These are the key concepts you need to understand to accurately answer the question.

Uniform Distribution

A uniform distribution is a type of continuous probability distribution where all outcomes are equally likely. Imagine you're rolling a fair six-sided die. Each side has an equal chance of landing face up. In mathematical terms, if the outcomes are spread evenly over the range from \(A = 0\) to \(B = 5\), it means every value between \(0\) and \(5\) has the same probability.The key features of a uniform distribution:

• Defined by two parameters: the minimum value \(A\) and the maximum value \(B\).
• Probability density function (pdf) is constant between \(A\) and \(B\).

For our example, each bus stop waiting time is modeled with uniform distribution where each moment from \(0\) to \(5\) minutes has the same probability density. This simplifies calculations because the total waiting time \(Y\) must also follow a predictable piecewise function over its total range which combines two stops.

Probability Density Function (pdf)

The probability density function (pdf) helps determine probabilities for continuous distributions by associating potential values with likelihoods. It's not probability directly, but a way to represent data that can be converted into probabilities through integration.In our problem, the pdf of the total waiting time \(Y\) is given piecewise:

• From \(0\) to \(5\) minutes, \( f(y) = \frac{1}{25}y \).
• From \(5\) to \(10\) minutes, \( f(y) = \frac{2}{5} - \frac{1}{25}y \).
• Outside these ranges, \(f(y) = 0\).

This piecewise function represents how the probabilities change over different intervals of \(Y\). Graphically, if we sketch this function, we begin with a linearly increasing section up to \(5\) minutes, peaking there, then linearly decreasing to \(10\) minutes. This visual aids in understanding where \(Y\) is most likely to occur, peaking at \(5\) minutes.

## Data excerpt
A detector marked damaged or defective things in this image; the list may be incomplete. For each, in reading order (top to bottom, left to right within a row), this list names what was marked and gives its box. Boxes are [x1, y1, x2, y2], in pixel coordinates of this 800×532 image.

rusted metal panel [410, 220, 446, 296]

## Parts of the exercise
a: In the passage on uniform distributions, at what total waiting time does the pdf of Y reach its peak?
b: Translate this sentence from the passage on uniform distributions into Spanish: "Each side has an equal chance of landing face up."
c: Reproduce the passage on uniform distributions word for word, starting with "This piecewise function" and going on through "at \(5\) minutes.".

## Answers by task
a: At 5 minutes.

b: Cada cara tiene la misma probabilidad de quedar hacia arriba.

c:
This piecewise function represents how the probabilities change over different intervals of \(Y\). Graphically, if we sketch this function, we begin with a linearly increasing section up to \(5\) minutes, peaking there, then linearly decreasing to \(10\) minutes. This visual aids in understanding where \(Y\) is most likely to occur, peaking at \(5\) minutes.